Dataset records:

-.-.-

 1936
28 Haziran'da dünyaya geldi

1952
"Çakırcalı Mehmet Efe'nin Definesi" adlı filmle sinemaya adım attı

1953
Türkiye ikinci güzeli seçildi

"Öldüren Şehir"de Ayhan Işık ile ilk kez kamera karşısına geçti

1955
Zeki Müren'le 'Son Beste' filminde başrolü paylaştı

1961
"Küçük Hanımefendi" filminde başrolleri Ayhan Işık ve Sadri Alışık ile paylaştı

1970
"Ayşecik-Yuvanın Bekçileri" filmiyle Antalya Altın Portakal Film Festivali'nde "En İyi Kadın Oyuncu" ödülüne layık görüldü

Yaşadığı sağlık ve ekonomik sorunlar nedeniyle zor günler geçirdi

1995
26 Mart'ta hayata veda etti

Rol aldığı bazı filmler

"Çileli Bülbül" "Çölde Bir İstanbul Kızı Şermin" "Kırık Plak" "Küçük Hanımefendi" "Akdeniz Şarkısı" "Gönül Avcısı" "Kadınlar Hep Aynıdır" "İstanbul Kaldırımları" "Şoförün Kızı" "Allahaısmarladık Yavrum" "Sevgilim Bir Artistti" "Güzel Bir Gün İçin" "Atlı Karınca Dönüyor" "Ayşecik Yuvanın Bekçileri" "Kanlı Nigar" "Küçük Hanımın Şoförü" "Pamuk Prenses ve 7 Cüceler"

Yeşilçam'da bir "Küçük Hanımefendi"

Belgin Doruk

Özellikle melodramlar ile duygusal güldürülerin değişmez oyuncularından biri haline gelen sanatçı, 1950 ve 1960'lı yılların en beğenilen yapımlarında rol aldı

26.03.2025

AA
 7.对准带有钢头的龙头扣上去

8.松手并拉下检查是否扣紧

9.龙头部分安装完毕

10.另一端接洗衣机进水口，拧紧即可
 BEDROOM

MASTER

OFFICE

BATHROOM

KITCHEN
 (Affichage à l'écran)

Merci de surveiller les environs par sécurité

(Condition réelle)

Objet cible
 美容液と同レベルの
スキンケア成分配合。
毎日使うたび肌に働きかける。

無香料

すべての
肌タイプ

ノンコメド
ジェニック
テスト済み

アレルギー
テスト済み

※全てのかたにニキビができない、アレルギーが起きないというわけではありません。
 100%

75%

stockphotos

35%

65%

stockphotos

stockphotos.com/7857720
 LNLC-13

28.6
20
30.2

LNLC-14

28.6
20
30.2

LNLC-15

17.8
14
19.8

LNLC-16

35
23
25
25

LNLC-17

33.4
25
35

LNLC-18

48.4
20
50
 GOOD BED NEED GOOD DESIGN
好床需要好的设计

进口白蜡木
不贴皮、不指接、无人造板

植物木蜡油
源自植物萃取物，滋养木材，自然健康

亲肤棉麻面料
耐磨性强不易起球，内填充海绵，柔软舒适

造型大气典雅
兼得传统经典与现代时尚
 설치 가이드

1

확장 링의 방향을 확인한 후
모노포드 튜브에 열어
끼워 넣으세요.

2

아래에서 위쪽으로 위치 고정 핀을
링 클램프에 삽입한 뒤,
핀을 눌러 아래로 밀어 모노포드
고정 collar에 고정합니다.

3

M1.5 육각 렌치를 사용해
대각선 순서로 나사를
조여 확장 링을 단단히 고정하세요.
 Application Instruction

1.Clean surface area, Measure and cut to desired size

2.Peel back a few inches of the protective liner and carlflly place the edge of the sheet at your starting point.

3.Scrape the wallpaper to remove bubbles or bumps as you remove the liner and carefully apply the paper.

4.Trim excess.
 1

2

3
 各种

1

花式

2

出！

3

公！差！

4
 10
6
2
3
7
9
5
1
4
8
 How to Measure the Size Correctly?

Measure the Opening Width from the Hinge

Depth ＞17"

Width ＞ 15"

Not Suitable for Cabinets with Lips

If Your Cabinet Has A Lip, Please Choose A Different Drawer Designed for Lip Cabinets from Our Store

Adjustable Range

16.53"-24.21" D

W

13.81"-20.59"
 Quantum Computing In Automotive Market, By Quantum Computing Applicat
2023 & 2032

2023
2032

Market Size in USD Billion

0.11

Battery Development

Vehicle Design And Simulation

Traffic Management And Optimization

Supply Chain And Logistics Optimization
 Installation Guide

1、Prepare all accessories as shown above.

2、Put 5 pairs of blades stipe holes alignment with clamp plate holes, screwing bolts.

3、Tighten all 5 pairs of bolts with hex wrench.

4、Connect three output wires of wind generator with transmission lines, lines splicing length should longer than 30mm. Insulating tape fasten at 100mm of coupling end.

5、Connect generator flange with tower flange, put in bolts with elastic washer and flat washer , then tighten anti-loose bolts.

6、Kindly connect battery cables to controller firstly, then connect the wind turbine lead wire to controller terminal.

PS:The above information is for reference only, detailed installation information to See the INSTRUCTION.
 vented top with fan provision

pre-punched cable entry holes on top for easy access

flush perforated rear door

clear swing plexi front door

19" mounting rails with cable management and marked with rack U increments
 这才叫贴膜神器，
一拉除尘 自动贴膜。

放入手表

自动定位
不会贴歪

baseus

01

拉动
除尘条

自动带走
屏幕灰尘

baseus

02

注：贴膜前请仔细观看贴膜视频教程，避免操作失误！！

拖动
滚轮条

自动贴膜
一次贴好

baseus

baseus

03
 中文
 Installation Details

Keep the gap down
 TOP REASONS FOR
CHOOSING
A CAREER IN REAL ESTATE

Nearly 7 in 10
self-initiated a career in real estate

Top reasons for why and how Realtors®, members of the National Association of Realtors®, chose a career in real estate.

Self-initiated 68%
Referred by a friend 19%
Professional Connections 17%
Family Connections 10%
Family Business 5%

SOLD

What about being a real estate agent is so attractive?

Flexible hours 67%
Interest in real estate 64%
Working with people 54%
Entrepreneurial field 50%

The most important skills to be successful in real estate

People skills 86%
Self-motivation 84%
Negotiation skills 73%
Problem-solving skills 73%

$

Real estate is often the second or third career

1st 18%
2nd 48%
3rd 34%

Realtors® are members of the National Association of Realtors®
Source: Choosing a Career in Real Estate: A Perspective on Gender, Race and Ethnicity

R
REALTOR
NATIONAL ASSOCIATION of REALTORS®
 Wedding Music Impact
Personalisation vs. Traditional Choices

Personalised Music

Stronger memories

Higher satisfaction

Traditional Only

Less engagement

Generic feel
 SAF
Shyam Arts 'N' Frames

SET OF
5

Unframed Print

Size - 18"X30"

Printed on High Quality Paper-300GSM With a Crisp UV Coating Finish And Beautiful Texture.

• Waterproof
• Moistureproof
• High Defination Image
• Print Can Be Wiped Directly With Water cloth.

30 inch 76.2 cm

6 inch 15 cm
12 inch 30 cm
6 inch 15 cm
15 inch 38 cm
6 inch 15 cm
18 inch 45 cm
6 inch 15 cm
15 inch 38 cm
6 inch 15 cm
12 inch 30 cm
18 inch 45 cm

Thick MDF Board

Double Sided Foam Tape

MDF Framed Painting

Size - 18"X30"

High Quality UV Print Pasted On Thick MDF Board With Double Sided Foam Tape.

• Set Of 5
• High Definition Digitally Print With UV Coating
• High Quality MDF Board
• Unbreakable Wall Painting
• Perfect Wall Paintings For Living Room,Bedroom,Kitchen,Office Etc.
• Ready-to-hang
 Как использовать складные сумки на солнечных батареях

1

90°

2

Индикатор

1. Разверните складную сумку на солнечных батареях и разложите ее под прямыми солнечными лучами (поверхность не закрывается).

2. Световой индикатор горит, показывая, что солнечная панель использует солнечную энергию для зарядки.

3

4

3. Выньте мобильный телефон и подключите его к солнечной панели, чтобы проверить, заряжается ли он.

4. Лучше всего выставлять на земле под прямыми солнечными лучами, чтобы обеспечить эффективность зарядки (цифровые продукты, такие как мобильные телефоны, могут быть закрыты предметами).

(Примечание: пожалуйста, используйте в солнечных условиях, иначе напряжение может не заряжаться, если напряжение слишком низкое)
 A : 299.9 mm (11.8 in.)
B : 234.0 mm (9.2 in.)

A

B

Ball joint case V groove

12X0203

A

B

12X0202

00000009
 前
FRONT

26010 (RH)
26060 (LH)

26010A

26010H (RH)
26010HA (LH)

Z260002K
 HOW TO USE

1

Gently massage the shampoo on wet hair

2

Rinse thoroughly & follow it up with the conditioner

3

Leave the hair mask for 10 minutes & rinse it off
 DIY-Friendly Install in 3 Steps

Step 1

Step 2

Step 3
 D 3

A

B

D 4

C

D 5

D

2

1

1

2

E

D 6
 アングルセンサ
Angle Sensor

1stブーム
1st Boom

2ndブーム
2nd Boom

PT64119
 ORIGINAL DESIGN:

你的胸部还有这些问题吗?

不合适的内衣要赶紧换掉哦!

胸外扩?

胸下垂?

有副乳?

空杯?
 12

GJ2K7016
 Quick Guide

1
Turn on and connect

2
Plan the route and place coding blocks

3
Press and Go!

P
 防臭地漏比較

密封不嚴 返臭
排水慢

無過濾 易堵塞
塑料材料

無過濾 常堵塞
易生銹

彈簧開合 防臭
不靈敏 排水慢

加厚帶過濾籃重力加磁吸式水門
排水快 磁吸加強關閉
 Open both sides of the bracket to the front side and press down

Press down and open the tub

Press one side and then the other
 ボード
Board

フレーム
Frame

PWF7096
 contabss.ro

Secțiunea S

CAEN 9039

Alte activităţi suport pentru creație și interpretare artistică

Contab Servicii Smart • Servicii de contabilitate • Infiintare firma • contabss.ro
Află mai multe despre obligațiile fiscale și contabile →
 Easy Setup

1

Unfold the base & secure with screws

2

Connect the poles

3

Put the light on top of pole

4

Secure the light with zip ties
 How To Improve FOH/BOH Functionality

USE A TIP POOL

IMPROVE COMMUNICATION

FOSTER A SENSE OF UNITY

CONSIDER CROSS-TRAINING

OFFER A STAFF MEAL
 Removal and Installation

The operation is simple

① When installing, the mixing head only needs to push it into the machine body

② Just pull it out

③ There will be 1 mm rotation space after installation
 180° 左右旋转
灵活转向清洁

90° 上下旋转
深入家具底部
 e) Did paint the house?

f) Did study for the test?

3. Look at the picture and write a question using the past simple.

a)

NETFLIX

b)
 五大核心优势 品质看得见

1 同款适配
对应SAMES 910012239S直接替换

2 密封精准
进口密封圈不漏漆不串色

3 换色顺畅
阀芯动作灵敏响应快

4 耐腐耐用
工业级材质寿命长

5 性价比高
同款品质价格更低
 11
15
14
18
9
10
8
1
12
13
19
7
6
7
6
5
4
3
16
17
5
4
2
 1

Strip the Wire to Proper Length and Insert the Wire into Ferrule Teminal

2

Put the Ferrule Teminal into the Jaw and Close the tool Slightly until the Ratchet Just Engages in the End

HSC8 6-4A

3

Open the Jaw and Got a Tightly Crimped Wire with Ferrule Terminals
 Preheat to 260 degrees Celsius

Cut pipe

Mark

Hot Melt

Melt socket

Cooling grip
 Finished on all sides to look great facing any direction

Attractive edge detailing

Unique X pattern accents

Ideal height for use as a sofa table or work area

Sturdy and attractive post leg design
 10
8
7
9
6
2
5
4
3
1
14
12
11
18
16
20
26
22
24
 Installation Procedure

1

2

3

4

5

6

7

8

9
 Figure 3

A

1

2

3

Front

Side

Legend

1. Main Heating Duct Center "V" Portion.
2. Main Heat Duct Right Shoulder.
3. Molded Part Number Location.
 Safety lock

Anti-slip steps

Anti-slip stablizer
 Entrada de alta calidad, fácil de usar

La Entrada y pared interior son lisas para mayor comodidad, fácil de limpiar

-.-.-

### Task description
Look above for the line containing "进口密封圈不漏漆不串色" and the line containing "Cooling grip". Transcribe both, with the lines between them, exactly.

### Answer section
进口密封圈不漏漆不串色

3 换色顺畅
阀芯动作灵敏响应快

4 耐腐耐用
工业级材质寿命长

5 性价比高
同款品质价格更低
 11
15
14
18
9
10
8
1
12
13
19
7
6
7
6
5
4
3
16
17
5
4
2
 1

Strip the Wire to Proper Length and Insert the Wire into Ferrule Teminal

2

Put the Ferrule Teminal into the Jaw and Close the tool Slightly until the Ratchet Just Engages in the End

HSC8 6-4A

3

Open the Jaw and Got a Tightly Crimped Wire with Ferrule Terminals
 Preheat to 260 degrees Celsius

Cut pipe

Mark

Hot Melt

Melt socket

Cooling grip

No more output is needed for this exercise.